Aim of the task: Transcribe everything in the graph notebook session below, from "PREFIX space: <http://purl.org/net/schemas/space/>" down to "rdfs:label ?phenomenonType .".

%load_ext graph_notebook.magics

Could not find a valid configuration. Do not forget to validate your settings using %graph_notebook_config.


%%graph_notebook_config
{
  "host": "fuseki",
  "port": 3030,
  "ssl": false,
  "sparql": {
    "path": "spase/sparql"
  }
}

set notebook config to:
{
  "host": "fuseki",
  "port": 3030,
  "proxy_host": "",
  "proxy_port": 8182,
  "ssl": false,
  "ssl_verify": true,
  "sparql": {
    "path": "spase/sparql"
  },
  "gremlin": {
    "traversal_source": "g",
    "username": "",
    "password": "",
    "message_serializer": "graphsonv3"
  },
  "neo4j": {
    "username": "neo4j",
    "password": "password",
    "auth": true,
    "database": null
  }
}

<graph_notebook.configuration.generate_config.Configuration at 0xffff67450c70>


%%sparql --store-to catalog_by_phenomenon_type

PREFIX space: <http://purl.org/net/schemas/space/>
PREFIX xsd: <http://www.w3.org/2001/XMLSchema#>
PREFIX owl: <http://www.w3.org/2002/07/owl#>
PREFIX rdf: <http://www.w3.org/1999/02/22-rdf-syntax-ns#>
PREFIX rdfs: <http://www.w3.org/2000/01/rdf-schema#>
PREFIX spase: <http://www.spase-group.org/data/schema/>

SELECT ?phenomenonType (COUNT(?sub) as ?count)  WHERE {
  ?sub  spase:has_phenomenon_type ?phenomenonTypeURI .
  ?phenomenonTypeURI rdfs:label ?phenomenonType .
  ?sub a spase:Catalog.

Data block:
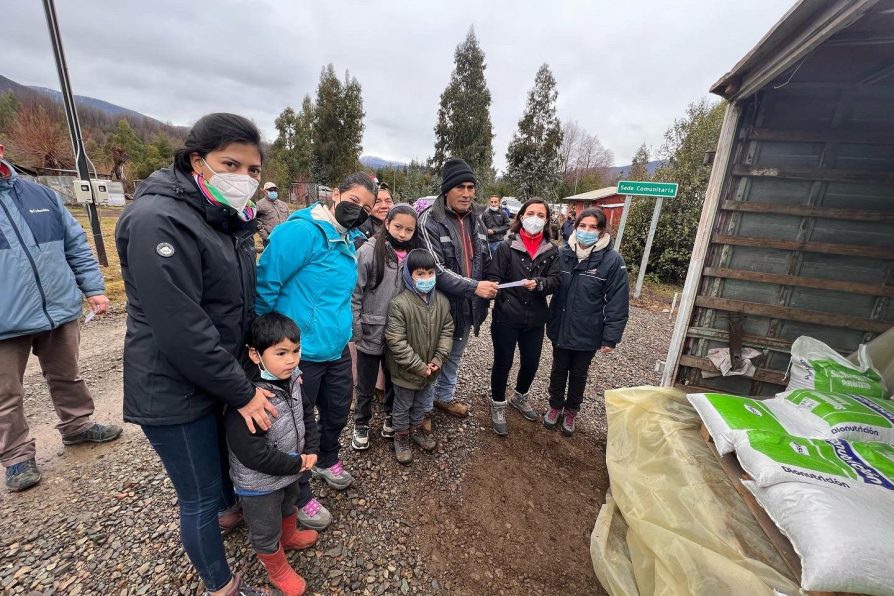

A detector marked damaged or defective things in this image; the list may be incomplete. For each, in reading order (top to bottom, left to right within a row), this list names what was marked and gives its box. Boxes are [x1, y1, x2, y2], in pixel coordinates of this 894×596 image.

rusted metal container wall [680, 51, 894, 394]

Response to the task:
PREFIX space: <http://purl.org/net/schemas/space/>
PREFIX xsd: <http://www.w3.org/2001/XMLSchema#>
PREFIX owl: <http://www.w3.org/2002/07/owl#>
PREFIX rdf: <http://www.w3.org/1999/02/22-rdf-syntax-ns#>
PREFIX rdfs: <http://www.w3.org/2000/01/rdf-schema#>
PREFIX spase: <http://www.spase-group.org/data/schema/>

SELECT ?phenomenonType (COUNT(?sub) as ?count)  WHERE {
  ?sub  spase:has_phenomenon_type ?phenomenonTypeURI .
  ?phenomenonTypeURI rdfs:label ?phenomenonType .